Ozon exploite les puissances du faux

Il était prévisible que François Ozon se réapproprie un film à la fois culte et kitsch, en allant plus loin dans l’impudeur. Ce faisant, il parvient à briser la rigidité de la forme théâtrale du film de Fassbinder, qui tenait à l’unité de lieu, mais aussi à la composition en tableaux et au style très écrit. Le dispositif, le texte et même la bande-son sont presque identiques, donnant ainsi l’occasion d’entendre à nouveau le très beau dialogue entre Sidonie et Petra, dans lequel il est question de l’idée d’amour et de conjugalité qui causera la perte de la protagoniste. Cependant, au lieu de recourir aux artifices théâtraux, Ozon exploite les puissances du faux à partir du registre comique. On peut considérer que la profondeur de l’œuvre de Fassbinder est sacrifiée sur l’autel du pastiche. Ou bien constater que ladite profondeur ne consiste pas tant en une exploration psychologique qu’en un portrait écœurant d’une bourgeoisie malade. La caricature ne vaut pas trahison dans la mesure où elle permet de rendre plus claire encore la pulsion possessive qui anime Peter/Petra.
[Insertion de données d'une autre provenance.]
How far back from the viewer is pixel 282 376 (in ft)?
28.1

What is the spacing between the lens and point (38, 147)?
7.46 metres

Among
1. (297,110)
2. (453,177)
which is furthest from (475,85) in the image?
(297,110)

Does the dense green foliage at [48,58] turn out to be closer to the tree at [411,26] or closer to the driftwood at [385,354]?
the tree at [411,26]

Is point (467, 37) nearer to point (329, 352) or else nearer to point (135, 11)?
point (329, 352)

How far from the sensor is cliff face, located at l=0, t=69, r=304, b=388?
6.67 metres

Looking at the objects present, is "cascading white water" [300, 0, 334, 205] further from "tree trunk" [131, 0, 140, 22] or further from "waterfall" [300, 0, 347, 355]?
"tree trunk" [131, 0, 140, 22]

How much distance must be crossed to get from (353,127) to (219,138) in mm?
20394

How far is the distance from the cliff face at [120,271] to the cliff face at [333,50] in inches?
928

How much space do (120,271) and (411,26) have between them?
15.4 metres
Il s’agit d’une pulsion réifiante, une pulsion de collectionneur, aussi esthétique que pathétique : elle remplit le vide sidéral d’une existence morne. C’est peut-être moins la logique mortifère d’un désir qui intéresse Ozon que la dissection méthodique des fantasmes d’une certaine classe sociale à laquelle appartiennent aussi bien Sidonie que Peter et sa mère.

Aussi troublant que son modèle, Peter von Kant se déguste comme une madeleine cinéphile. Un film n’en chasse pas un autre pour autant. Ozon réalise ainsi son rêve de fusion amoureuse et nous invite à prolonger indéfiniment la songerie.

  • Peter von Kant, un film de François Ozon avec Denis Ménochet, Isabelle Adjani et Khalil Ben Gharbia. En salles depuis le 6 juillet 2022.